§ **ENTRIES SUPPLIED**:
********

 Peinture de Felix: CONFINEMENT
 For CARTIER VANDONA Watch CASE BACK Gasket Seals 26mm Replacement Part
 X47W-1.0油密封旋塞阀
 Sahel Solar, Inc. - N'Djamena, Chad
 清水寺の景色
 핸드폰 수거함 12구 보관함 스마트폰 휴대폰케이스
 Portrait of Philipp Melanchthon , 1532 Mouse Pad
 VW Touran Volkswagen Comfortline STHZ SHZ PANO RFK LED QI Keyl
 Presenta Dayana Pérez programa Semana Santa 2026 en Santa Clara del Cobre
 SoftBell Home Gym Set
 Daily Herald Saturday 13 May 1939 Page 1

********

§ **AIM OF THE EXERCISE**:
Lines from the start of the material above through the line containing "Portrait of Philipp" are to be duplicated exactly, and only those.

§ **EXERCISE OUTPUT**:
 Peinture de Felix: CONFINEMENT
 For CARTIER VANDONA Watch CASE BACK Gasket Seals 26mm Replacement Part
 X47W-1.0油密封旋塞阀
 Sahel Solar, Inc. - N'Djamena, Chad
 清水寺の景色
 핸드폰 수거함 12구 보관함 스마트폰 휴대폰케이스
 Portrait of Philipp Melanchthon , 1532 Mouse Pad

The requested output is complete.